Today it has been 14 days since Ryan has left. I can’t believe it’s been two whole weeks! So far the first week was the easiest and it has been getting progressively harder since. I’m just wondering when that point will come where my sadness will stop growing. I don’t want it to get worse and worse over the next 5 ½ months. I guess this is normal. I wrote to Ryan saying:
So pretty much ever since Sunday I’ve been depressed. I feel like it’s hitting me all at once. I’m kinda Ro-pressed … nothing clinical … just not back to being myself again. But that makes me think. In the bible it says that two shall become one and since we are almost to that stage of marriage do you think its ridiculous to think of us as emotionally one.
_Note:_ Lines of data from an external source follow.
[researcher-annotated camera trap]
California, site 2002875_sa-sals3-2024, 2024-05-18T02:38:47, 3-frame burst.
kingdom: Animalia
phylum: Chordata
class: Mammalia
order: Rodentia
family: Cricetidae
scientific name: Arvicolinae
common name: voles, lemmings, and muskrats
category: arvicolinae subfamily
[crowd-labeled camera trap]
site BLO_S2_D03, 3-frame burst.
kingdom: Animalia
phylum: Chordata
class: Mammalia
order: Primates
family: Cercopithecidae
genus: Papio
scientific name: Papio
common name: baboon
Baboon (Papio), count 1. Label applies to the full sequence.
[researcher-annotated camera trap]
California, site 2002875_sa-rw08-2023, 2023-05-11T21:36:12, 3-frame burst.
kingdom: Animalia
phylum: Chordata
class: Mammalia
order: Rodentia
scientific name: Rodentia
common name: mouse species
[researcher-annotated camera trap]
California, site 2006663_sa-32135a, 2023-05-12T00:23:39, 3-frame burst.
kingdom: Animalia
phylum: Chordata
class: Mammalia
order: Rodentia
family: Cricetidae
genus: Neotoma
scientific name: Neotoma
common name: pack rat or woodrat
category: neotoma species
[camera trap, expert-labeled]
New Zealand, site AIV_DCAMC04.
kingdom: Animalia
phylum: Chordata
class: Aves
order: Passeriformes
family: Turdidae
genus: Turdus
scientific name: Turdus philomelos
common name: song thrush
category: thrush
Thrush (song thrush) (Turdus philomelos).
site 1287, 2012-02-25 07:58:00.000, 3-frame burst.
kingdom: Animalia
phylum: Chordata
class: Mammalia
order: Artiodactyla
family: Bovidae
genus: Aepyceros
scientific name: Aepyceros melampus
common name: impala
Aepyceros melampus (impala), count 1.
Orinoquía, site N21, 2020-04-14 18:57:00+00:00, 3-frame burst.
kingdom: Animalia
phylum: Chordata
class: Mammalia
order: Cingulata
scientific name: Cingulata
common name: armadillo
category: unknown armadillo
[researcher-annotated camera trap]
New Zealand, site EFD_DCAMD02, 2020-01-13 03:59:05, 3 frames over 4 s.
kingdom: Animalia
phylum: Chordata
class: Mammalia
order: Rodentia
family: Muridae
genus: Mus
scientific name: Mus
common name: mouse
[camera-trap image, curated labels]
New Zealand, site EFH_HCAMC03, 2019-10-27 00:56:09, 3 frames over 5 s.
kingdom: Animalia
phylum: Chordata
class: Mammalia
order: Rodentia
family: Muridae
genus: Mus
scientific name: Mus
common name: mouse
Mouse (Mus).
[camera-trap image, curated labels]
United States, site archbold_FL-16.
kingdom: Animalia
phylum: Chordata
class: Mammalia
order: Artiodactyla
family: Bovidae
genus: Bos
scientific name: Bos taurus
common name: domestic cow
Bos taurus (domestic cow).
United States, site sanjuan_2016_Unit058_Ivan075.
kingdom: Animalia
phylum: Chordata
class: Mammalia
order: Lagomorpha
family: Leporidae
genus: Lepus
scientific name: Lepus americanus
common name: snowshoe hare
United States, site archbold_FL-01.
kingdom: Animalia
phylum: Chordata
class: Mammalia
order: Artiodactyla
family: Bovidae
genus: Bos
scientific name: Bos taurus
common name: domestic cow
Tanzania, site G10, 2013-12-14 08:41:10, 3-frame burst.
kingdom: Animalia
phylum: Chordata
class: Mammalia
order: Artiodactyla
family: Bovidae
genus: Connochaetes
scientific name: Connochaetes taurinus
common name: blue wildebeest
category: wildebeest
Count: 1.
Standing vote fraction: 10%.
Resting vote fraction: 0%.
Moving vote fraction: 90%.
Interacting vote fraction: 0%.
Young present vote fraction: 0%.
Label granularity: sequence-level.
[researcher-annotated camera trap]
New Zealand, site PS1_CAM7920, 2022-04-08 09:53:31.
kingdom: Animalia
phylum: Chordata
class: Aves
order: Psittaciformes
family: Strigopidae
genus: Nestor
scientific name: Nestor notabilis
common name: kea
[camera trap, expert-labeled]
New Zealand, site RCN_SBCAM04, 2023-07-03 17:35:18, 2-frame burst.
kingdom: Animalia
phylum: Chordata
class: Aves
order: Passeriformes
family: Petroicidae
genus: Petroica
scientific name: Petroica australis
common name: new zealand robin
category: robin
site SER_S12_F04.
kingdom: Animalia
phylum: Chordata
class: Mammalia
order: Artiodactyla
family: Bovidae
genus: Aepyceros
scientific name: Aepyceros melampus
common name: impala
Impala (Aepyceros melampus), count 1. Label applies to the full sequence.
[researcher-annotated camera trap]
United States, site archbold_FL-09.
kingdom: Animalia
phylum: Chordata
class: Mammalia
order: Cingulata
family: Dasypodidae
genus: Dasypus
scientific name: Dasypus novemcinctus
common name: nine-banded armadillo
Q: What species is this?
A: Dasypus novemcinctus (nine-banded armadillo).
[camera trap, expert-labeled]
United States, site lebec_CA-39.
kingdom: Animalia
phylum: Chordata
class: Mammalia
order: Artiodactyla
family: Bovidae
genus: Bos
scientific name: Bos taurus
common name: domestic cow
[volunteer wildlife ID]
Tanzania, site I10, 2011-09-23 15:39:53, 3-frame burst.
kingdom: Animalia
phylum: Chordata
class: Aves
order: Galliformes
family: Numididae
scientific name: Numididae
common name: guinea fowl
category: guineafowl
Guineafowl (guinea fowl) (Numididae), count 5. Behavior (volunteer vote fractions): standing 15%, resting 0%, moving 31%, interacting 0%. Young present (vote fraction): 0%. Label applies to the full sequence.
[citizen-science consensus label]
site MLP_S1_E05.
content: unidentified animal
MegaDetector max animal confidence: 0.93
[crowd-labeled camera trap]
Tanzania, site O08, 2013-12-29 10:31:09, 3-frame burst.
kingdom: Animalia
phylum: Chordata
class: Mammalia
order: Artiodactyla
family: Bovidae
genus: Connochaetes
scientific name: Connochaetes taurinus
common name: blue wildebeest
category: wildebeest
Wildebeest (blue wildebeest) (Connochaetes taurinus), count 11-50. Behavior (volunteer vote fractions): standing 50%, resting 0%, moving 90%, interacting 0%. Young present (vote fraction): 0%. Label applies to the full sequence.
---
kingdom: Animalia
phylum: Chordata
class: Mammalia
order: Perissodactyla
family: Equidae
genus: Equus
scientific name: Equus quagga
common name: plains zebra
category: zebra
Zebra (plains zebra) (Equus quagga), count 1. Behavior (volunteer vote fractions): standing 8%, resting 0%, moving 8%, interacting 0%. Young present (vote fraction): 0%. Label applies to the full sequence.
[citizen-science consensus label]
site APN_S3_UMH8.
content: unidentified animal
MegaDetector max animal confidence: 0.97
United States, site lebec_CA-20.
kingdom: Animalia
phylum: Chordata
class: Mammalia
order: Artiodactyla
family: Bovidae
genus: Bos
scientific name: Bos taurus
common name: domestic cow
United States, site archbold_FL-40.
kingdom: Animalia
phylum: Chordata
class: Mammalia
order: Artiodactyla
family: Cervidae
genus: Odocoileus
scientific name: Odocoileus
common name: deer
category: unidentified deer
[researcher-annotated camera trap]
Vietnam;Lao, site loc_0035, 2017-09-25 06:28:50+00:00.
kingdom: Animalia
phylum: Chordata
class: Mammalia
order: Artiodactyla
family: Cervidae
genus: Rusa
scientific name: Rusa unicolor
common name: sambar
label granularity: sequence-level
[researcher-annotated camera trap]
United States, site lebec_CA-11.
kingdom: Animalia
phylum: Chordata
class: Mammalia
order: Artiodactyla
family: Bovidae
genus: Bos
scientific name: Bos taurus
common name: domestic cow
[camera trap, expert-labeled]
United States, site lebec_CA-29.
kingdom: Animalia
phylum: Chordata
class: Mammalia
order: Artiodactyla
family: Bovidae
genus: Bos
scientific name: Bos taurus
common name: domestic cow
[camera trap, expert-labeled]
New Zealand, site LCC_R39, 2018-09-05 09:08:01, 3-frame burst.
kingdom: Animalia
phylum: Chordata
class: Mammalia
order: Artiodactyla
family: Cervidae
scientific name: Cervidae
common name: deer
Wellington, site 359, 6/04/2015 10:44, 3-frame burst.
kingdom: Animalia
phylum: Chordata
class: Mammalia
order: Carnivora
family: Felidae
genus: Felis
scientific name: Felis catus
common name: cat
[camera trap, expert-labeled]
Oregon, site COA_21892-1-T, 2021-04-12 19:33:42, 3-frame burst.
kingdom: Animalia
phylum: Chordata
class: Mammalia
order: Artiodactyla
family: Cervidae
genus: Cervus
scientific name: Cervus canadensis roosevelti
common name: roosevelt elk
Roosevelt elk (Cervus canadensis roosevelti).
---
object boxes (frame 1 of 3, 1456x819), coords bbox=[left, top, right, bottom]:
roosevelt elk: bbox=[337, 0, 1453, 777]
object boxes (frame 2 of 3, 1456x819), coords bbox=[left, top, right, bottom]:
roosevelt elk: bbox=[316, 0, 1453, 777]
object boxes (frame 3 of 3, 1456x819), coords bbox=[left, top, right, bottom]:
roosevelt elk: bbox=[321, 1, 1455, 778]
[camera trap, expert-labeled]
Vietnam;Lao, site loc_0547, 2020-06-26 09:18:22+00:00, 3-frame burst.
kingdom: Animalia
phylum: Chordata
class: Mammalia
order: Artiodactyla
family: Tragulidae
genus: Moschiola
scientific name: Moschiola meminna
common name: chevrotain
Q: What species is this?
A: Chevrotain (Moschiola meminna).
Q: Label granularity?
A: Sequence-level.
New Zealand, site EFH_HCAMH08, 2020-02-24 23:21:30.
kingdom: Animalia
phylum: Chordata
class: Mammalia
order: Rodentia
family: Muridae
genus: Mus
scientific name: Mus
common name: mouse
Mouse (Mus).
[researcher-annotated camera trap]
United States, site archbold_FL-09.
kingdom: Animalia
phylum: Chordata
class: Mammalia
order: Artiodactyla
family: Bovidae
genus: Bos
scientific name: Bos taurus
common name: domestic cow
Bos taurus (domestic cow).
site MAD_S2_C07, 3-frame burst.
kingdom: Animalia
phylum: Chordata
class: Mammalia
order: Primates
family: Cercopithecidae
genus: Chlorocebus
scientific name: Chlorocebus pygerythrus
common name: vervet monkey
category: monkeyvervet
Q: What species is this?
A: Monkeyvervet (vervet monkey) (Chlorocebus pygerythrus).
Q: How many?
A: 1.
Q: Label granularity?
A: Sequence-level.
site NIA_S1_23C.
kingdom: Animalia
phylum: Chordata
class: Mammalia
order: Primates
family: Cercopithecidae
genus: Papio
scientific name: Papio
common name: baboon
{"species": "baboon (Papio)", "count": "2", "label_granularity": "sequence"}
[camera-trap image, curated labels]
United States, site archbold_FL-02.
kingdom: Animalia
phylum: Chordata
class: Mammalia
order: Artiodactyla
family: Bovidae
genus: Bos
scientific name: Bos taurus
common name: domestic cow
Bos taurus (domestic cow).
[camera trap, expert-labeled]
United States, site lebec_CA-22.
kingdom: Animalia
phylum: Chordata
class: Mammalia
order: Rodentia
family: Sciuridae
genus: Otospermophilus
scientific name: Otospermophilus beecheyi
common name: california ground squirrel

Either way if you do think so or not that’s how I feel .. I feel like we are one. Which helps me understand why I’m sad. If we are one then technically half of me is missing in you. That makes complete since because that is exactly how I feel. I feel like half of me is missing. That’s pretty much the only way to describe it. God designed you for me so I naturally have a Ryan void in my heart when you are away. I mean I still feel your love because it is so constant but well you know, your going through it too! In this long way I guess I’m trying to say I might not get back to “normal” for awhile. But I promise not to let it get the best of me!
I know Ryan sent out some letters last Thursday so I am anxiously awaiting his letters. Then I will have an address to send him everything I have written. I have about 5 super long 8 + paged letters and a few pictures that I am going to send his way … oh yes and one coloring page.